▶ **Assignment**: Return all of the data exactly, omitting any images.

▶ **Information provided**:

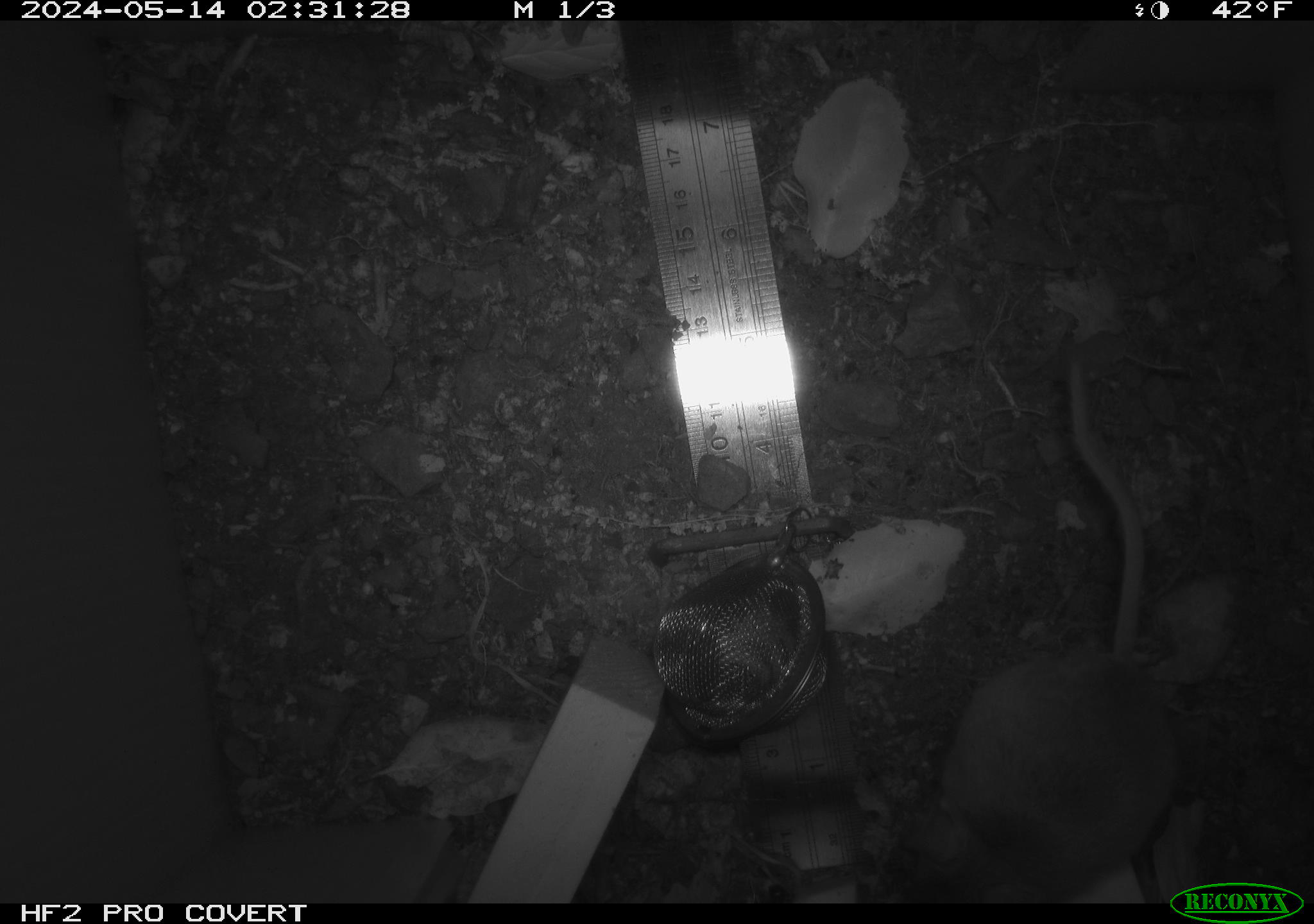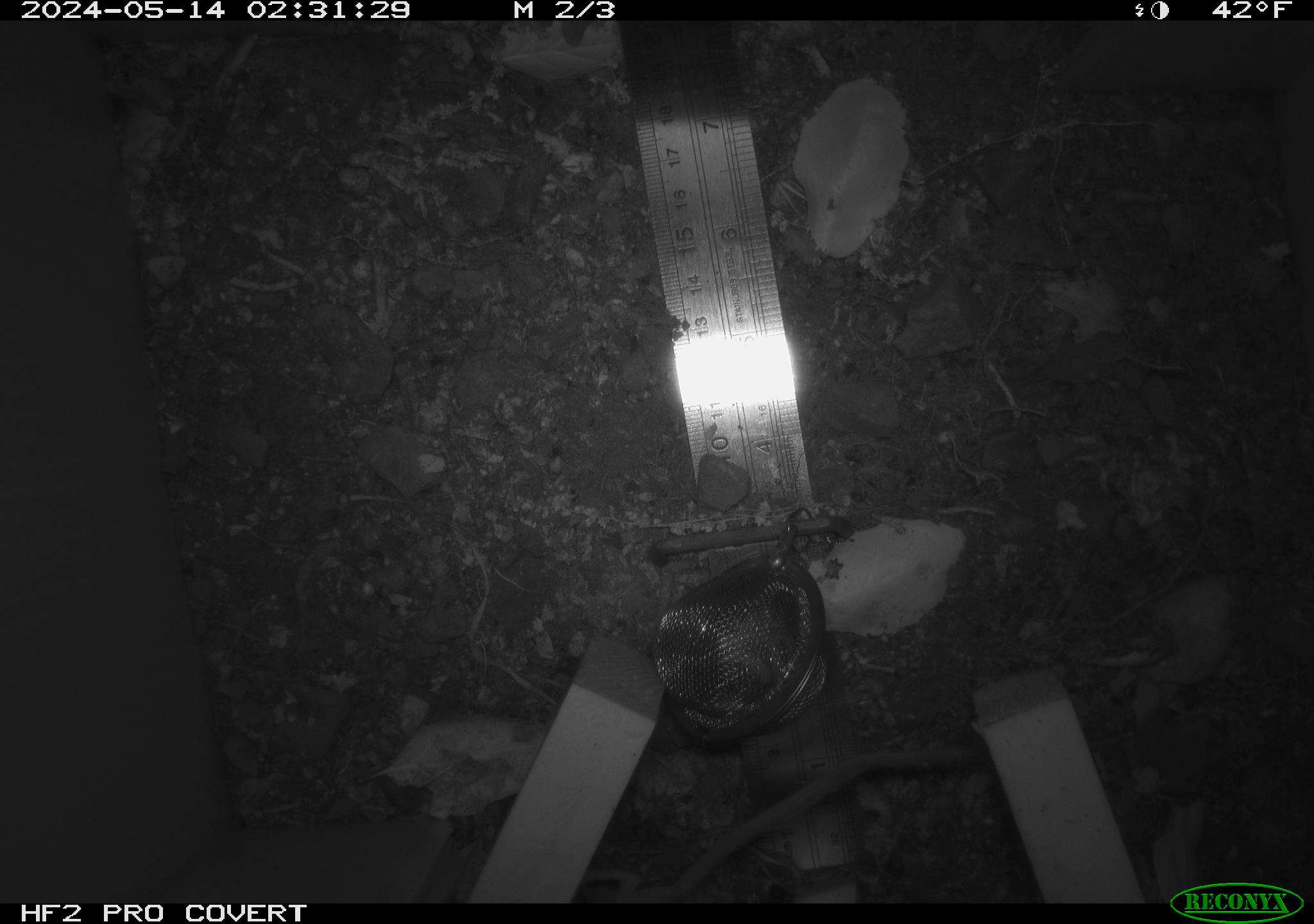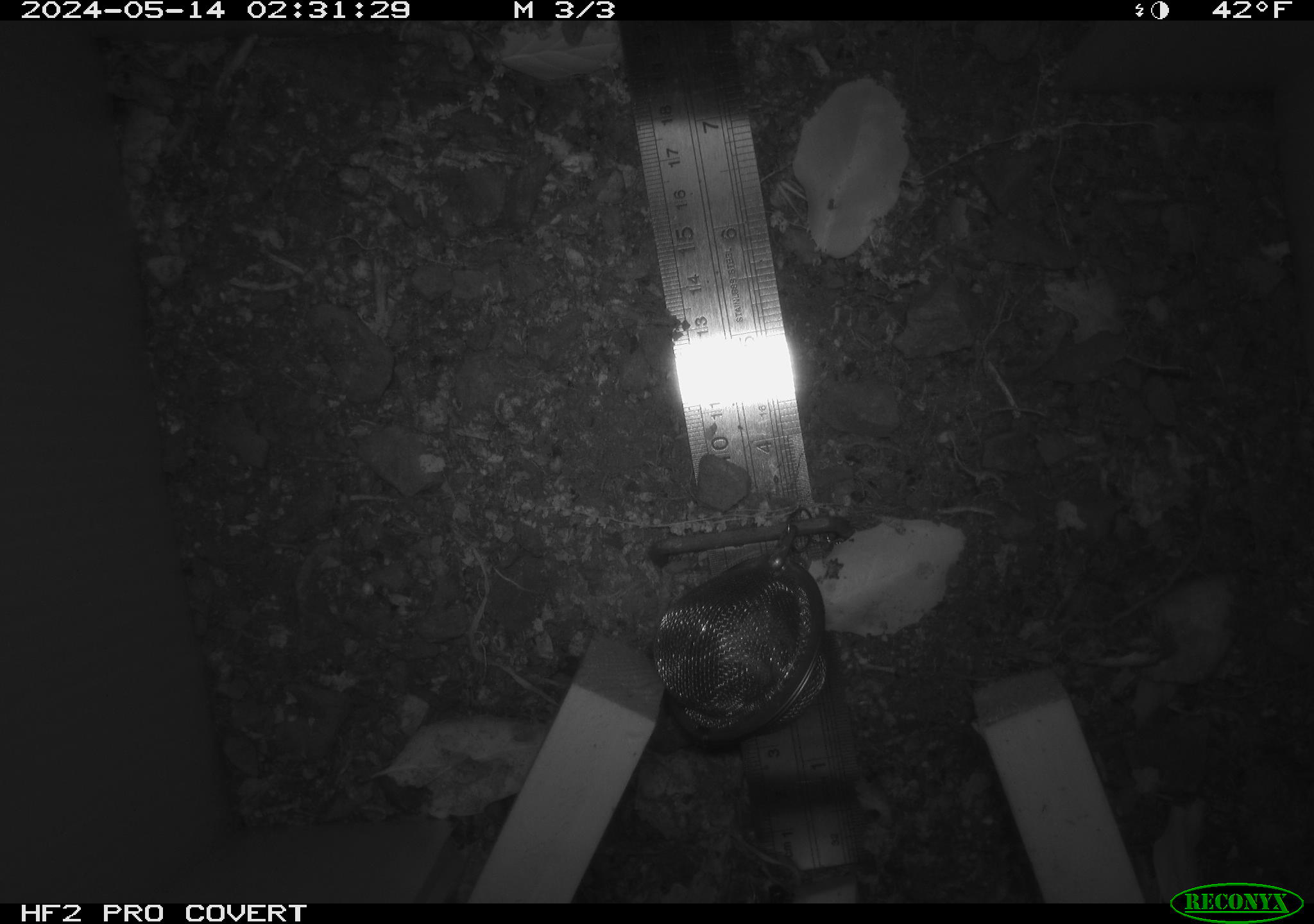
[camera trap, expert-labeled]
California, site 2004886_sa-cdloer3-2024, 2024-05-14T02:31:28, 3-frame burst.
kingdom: Animalia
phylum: Chordata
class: Mammalia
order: Rodentia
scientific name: Rodentia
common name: mouse species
Mouse species (Rodentia).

▶ **Answer for the task**:
[camera trap, expert-labeled]
California, site 2004886_sa-cdloer3-2024, 2024-05-14T02:31:28, 3-frame burst.
kingdom: Animalia
phylum: Chordata
class: Mammalia
order: Rodentia
scientific name: Rodentia
common name: mouse species
Mouse species (Rodentia).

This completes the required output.